Items listed in a dataset
---------------

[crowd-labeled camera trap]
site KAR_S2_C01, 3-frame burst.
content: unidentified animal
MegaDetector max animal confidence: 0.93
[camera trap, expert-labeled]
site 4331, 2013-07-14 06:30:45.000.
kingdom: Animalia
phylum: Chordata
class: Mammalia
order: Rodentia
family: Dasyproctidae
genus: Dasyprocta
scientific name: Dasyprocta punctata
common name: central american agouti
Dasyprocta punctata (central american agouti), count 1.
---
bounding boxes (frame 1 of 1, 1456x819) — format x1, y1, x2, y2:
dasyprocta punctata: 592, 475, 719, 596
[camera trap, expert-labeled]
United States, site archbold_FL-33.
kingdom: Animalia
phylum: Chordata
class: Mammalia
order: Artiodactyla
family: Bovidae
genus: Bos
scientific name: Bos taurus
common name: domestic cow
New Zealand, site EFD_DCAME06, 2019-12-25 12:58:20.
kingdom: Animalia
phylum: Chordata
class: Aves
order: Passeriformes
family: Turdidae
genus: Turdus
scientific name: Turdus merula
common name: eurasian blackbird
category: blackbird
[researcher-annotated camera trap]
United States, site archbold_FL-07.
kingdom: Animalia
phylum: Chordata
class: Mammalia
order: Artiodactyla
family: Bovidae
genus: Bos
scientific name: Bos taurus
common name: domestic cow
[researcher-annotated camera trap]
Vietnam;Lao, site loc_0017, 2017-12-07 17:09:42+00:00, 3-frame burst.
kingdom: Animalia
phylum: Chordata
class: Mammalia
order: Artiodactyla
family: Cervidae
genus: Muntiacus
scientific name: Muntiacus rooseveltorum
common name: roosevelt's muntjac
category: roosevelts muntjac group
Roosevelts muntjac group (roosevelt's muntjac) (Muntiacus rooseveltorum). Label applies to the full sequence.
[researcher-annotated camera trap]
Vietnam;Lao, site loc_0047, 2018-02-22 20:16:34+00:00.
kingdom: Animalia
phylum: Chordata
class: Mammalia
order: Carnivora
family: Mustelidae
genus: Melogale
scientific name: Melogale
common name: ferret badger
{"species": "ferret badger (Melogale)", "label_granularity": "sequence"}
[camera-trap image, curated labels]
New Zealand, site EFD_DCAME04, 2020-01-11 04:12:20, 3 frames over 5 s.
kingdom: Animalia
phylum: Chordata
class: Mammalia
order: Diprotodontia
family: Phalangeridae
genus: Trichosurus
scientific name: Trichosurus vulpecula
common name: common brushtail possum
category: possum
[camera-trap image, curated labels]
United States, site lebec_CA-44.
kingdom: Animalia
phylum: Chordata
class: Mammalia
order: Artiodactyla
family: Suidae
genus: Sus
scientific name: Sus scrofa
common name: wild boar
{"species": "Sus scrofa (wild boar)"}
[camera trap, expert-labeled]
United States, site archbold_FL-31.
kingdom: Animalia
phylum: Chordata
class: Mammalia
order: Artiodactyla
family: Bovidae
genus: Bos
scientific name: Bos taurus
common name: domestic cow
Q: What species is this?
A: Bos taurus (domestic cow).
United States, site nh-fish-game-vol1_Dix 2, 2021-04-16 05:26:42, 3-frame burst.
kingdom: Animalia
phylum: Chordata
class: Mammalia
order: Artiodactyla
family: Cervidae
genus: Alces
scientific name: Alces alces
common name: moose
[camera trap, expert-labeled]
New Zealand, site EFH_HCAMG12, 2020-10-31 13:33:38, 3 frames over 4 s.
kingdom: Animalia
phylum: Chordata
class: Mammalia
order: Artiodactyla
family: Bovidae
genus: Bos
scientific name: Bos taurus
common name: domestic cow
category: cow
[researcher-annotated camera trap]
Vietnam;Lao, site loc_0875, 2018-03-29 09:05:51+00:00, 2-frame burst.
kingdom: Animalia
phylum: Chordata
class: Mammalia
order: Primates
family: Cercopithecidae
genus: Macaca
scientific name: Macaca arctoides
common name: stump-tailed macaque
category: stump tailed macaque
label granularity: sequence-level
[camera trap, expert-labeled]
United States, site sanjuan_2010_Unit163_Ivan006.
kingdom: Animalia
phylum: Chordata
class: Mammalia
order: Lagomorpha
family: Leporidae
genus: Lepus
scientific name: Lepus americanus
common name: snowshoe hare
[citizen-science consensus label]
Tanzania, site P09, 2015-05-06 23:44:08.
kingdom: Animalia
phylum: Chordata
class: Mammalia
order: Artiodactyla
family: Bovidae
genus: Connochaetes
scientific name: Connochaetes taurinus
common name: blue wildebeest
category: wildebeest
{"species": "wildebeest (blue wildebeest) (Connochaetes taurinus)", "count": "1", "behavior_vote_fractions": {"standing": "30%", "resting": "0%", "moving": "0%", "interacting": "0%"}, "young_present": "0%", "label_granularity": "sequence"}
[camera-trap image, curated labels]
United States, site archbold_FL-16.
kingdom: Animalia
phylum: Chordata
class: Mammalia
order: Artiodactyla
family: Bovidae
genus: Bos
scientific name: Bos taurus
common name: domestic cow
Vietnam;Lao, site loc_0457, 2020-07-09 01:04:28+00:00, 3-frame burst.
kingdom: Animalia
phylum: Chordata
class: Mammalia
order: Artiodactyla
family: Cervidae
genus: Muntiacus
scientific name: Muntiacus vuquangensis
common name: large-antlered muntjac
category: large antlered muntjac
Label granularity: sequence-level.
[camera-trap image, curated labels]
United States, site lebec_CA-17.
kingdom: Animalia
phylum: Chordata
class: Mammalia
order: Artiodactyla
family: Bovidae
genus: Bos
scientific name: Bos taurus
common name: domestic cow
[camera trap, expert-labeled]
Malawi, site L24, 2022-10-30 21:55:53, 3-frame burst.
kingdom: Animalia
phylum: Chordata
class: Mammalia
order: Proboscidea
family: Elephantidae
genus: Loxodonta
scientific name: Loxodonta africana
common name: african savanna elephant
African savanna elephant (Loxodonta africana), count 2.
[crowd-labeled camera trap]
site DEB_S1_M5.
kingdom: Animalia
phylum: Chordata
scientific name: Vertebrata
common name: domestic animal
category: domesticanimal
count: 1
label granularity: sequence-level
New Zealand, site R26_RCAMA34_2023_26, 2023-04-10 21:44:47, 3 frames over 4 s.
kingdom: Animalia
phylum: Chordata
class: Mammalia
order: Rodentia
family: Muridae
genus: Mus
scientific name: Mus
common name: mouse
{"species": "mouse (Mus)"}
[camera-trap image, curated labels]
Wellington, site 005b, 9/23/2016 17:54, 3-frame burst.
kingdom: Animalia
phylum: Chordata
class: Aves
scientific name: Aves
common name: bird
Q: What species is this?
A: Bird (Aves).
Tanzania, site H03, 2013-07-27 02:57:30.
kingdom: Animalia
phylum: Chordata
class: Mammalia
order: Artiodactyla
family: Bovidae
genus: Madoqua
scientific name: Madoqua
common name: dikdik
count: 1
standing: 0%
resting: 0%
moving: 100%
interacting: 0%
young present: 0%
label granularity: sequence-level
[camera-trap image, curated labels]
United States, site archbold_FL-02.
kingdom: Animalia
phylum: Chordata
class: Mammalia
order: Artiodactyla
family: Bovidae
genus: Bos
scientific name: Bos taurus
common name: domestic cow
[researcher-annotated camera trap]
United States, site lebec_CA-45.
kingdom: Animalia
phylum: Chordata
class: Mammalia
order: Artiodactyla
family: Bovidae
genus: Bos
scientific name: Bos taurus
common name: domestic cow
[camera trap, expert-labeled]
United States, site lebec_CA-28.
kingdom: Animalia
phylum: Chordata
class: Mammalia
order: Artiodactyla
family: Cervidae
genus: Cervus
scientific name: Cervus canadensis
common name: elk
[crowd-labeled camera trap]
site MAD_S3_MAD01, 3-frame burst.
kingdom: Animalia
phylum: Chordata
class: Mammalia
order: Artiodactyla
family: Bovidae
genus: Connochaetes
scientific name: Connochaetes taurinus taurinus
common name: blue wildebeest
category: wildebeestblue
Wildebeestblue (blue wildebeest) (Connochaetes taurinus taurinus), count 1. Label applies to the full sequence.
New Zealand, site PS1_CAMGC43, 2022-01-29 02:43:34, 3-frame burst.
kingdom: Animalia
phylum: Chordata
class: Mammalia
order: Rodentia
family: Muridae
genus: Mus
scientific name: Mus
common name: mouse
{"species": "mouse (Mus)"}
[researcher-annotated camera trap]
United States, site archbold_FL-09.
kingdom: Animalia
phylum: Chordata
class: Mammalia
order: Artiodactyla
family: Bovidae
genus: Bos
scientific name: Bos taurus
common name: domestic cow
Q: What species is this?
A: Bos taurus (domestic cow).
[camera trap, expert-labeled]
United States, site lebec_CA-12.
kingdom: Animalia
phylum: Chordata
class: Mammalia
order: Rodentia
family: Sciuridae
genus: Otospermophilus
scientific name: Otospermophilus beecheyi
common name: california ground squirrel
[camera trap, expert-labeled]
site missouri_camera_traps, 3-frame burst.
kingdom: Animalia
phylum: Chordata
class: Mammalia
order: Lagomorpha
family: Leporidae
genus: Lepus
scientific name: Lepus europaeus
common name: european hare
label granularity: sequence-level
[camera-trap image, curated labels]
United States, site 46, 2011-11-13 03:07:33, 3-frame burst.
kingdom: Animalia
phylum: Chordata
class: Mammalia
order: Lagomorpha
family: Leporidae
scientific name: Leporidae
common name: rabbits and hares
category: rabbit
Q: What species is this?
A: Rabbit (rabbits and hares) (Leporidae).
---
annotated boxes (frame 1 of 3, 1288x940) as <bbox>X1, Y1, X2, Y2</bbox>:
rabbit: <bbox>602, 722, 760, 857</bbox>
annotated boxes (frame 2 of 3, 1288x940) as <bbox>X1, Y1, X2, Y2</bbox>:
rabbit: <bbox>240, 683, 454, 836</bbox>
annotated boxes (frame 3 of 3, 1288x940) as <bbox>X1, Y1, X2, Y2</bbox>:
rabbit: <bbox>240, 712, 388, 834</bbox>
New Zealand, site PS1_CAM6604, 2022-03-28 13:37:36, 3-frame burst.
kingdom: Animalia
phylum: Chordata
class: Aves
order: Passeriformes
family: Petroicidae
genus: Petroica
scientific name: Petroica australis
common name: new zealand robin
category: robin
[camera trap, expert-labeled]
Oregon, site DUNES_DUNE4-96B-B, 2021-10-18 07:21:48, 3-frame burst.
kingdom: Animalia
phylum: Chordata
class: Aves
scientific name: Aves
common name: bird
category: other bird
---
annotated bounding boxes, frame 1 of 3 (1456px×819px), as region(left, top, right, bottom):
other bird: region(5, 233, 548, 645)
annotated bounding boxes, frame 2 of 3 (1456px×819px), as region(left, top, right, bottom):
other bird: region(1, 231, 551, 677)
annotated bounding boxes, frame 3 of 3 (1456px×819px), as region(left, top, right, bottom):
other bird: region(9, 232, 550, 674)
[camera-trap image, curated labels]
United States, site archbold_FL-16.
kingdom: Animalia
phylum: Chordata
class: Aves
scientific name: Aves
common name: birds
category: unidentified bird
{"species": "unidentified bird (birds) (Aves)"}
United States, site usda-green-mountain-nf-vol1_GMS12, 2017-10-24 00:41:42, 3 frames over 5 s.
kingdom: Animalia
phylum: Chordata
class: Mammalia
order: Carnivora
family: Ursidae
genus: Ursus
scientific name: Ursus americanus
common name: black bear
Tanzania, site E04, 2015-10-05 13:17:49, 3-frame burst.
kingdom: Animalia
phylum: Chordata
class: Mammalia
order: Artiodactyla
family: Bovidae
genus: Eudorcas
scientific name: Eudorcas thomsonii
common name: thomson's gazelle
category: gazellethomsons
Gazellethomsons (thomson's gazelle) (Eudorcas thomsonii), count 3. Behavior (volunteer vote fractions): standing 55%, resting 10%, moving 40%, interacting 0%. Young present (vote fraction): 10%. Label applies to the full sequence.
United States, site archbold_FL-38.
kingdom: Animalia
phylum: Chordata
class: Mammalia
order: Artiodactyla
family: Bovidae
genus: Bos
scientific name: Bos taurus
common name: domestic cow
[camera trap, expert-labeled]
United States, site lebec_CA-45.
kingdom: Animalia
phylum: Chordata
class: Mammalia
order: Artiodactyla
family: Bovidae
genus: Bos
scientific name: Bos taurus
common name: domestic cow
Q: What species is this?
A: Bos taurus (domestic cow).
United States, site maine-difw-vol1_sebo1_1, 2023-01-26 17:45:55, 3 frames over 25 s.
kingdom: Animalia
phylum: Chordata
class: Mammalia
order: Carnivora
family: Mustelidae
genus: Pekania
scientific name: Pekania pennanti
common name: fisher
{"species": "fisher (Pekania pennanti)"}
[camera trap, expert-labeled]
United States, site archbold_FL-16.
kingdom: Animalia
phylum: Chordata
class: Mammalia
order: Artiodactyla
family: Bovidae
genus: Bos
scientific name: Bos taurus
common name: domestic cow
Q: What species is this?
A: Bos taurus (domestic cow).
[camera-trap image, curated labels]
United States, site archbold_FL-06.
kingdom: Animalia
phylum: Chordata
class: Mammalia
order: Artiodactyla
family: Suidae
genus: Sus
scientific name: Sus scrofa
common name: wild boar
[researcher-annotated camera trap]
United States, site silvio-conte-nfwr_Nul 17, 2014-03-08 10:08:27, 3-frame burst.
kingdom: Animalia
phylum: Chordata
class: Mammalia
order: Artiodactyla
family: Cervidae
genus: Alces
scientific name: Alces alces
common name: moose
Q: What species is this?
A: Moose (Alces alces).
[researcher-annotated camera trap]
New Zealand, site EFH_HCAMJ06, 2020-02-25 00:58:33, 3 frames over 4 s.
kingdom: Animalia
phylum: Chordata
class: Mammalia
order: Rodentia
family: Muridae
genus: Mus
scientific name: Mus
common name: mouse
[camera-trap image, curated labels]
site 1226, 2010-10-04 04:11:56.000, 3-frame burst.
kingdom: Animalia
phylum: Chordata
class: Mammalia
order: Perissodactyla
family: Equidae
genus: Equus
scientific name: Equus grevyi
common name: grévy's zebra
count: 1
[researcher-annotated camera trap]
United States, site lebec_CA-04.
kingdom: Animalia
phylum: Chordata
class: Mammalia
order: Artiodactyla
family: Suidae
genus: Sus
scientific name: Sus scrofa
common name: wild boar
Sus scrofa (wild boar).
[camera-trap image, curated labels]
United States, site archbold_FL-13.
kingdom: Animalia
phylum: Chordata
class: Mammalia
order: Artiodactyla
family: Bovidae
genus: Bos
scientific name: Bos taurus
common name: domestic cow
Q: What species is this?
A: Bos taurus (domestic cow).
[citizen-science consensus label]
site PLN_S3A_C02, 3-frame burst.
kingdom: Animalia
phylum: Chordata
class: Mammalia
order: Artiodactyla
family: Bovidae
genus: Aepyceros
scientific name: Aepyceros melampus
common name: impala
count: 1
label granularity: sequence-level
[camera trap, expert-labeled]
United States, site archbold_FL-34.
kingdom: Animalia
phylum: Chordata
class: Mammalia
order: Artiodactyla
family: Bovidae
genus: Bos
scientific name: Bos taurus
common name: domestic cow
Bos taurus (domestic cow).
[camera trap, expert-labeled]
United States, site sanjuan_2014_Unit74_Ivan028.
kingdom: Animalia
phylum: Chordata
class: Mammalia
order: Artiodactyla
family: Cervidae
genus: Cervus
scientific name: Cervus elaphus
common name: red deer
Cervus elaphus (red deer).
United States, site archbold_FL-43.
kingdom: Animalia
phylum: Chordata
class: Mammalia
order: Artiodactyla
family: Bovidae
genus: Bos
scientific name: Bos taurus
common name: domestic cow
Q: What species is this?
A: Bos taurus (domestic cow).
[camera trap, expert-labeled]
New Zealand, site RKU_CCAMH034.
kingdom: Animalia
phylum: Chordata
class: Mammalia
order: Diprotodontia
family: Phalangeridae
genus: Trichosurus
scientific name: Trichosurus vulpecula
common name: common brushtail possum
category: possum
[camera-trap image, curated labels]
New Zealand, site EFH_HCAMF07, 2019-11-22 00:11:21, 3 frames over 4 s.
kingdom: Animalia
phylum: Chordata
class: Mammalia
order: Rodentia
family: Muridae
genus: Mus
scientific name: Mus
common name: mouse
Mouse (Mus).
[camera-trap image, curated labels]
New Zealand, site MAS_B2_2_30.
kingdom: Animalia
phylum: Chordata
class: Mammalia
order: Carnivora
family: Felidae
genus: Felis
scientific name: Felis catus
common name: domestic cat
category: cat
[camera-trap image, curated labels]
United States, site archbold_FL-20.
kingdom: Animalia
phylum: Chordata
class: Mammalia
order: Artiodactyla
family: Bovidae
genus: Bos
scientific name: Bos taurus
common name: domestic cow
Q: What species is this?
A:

---------------

> _Work to complete_
Check each line above for the word "Melogale", and copy the lines where it appears.

> _Reply_
genus: Melogale
scientific name: Melogale
{"species": "ferret badger (Melogale)", "label_granularity": "sequence"}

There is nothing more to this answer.